▶ **DATA TO USE**
┌────────

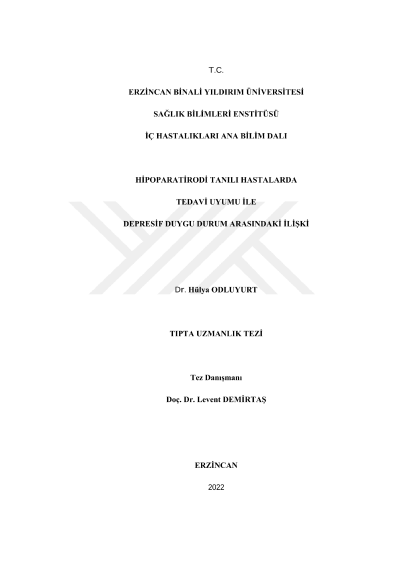 T.C.

ERZİNCAN BİNALİ YILDIRIM ÜNİVERSİTESİ

SAĞLIK BİLİMLERİ ENSTİTÜSÜ

İÇ HASTALIKLARI ANA BİLİM DALI

HİPOPARATİRODİ TANILI HASTALARDA

TEDAVİ UYUMU İLE

DEPRESİF DUYGU DURUM ARASINDAKİ İLİŞKİ

Dr. Hülya ODLUYURT

TIPTA UZMANLIK TEZİ

Tez Danışmanı

Doç. Dr. Levent DEMİRTAŞ

ERZİNCAN

2022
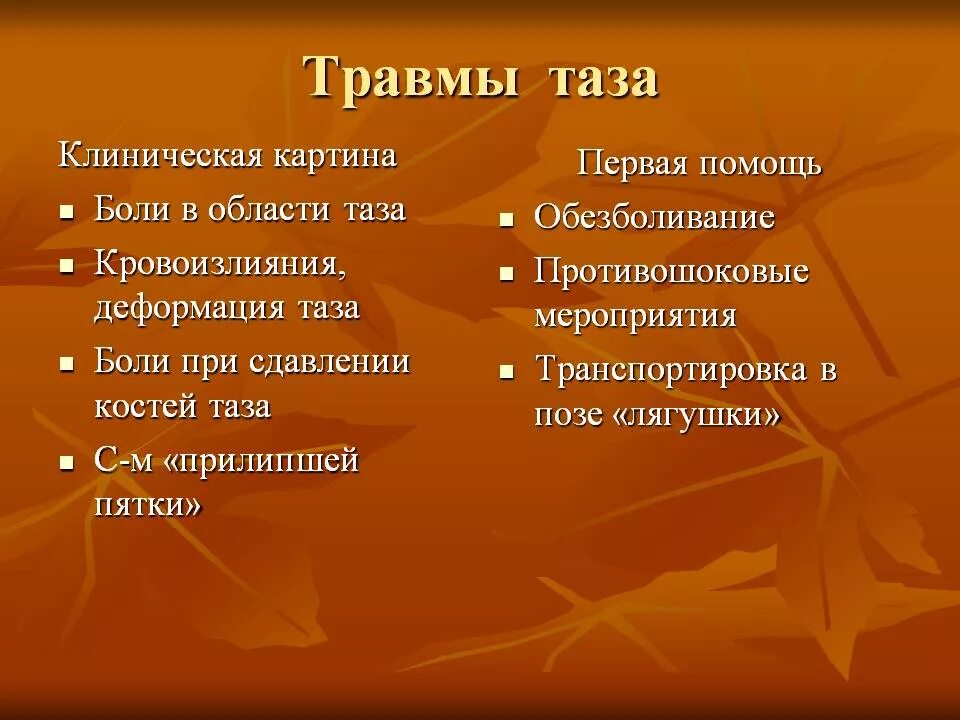 Травмы таза

Клиническая картина
- Боли в области таза
- Кровоизлияния, деформация таза
- Боли при сдавлении костей таза
- С-м «прилипшей пятки»

Первая помощь
- Обезболивание
- Противошоковые мероприятия
- Транспортировка в позе «лягушки»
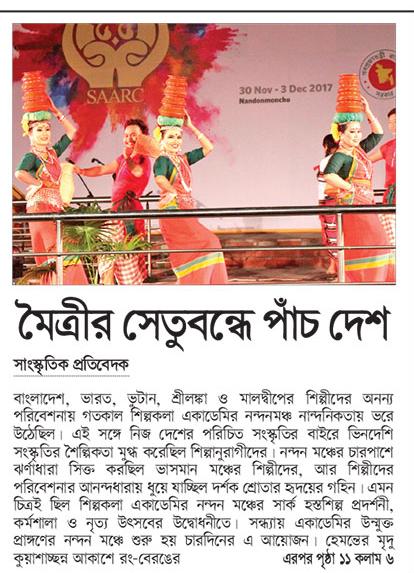 SAARC

30 Nov - 3 Dec 2017
Nandonmoncho

মৈত্রীর সেতুবন্ধে পাঁচ দেশ

সাংস্কৃতিক প্রতিবেদক

বাংলাদেশ, ভারত, ভুটান, শ্রীলঙ্কা ও মালদ্বীপের শিল্পীদের অনন্য পরিবেশনায় গতকাল শিল্পকলা একাডেমির নন্দনমঞ্চ নান্দনিকতায় ভরে উঠেছিল। এই সঙ্গে নিজ দেশের পরিচিত সংস্কৃতির বাইরে ভিনদেশি সংস্কৃতির শৈল্পিকতা মুগ্ধ করেছিল শিল্পানুরাগীদের। নন্দন মঞ্চের চারপাশে ঝর্ণাধারা সিক্ত করছিল ভাসমান মঞ্চের শিল্পীদের, আর শিল্পীদের পরিবেশনার আনন্দধারায় ধুয়ে যাচ্ছিল দর্শক শ্রোতার হৃদয়ের গহিন। এমন চিত্রই ছিল শিল্পকলা একাডেমির নন্দন মঞ্চের সার্ক হস্তশিল্প প্রদর্শনী, কর্মশালা ও নৃত্য উৎসবের উদ্বোধনীতে। সন্ধ্যায় একাডেমির উন্মুক্ত প্রাঙ্গণের নন্দন মঞ্চে শুরু হয় চারদিনের এ আয়োজন। হেমন্তের মৃদু কুয়াশাচ্ছন্ন আকাশে রং-বেরঙের

এরপর পৃষ্ঠা ১১ কলাম ৬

└────────

▶ **WHAT YOU HAVE TO DO**
Skip the pictures and write out exactly the lines from the line containing "- Транспортировка в" through the end of the listing above.

▶ **SOLUTION TO THIS EXERCISE**
- Транспортировка в позе «лягушки»
 SAARC

30 Nov - 3 Dec 2017
Nandonmoncho

মৈত্রীর সেতুবন্ধে পাঁচ দেশ

সাংস্কৃতিক প্রতিবেদক

বাংলাদেশ, ভারত, ভুটান, শ্রীলঙ্কা ও মালদ্বীপের শিল্পীদের অনন্য পরিবেশনায় গতকাল শিল্পকলা একাডেমির নন্দনমঞ্চ নান্দনিকতায় ভরে উঠেছিল। এই সঙ্গে নিজ দেশের পরিচিত সংস্কৃতির বাইরে ভিনদেশি সংস্কৃতির শৈল্পিকতা মুগ্ধ করেছিল শিল্পানুরাগীদের। নন্দন মঞ্চের চারপাশে ঝর্ণাধারা সিক্ত করছিল ভাসমান মঞ্চের শিল্পীদের, আর শিল্পীদের পরিবেশনার আনন্দধারায় ধুয়ে যাচ্ছিল দর্শক শ্রোতার হৃদয়ের গহিন। এমন চিত্রই ছিল শিল্পকলা একাডেমির নন্দন মঞ্চের সার্ক হস্তশিল্প প্রদর্শনী, কর্মশালা ও নৃত্য উৎসবের উদ্বোধনীতে। সন্ধ্যায় একাডেমির উন্মুক্ত প্রাঙ্গণের নন্দন মঞ্চে শুরু হয় চারদিনের এ আয়োজন। হেমন্তের মৃদু কুয়াশাচ্ছন্ন আকাশে রং-বেরঙের

এরপর পৃষ্ঠা ১১ কলাম ৬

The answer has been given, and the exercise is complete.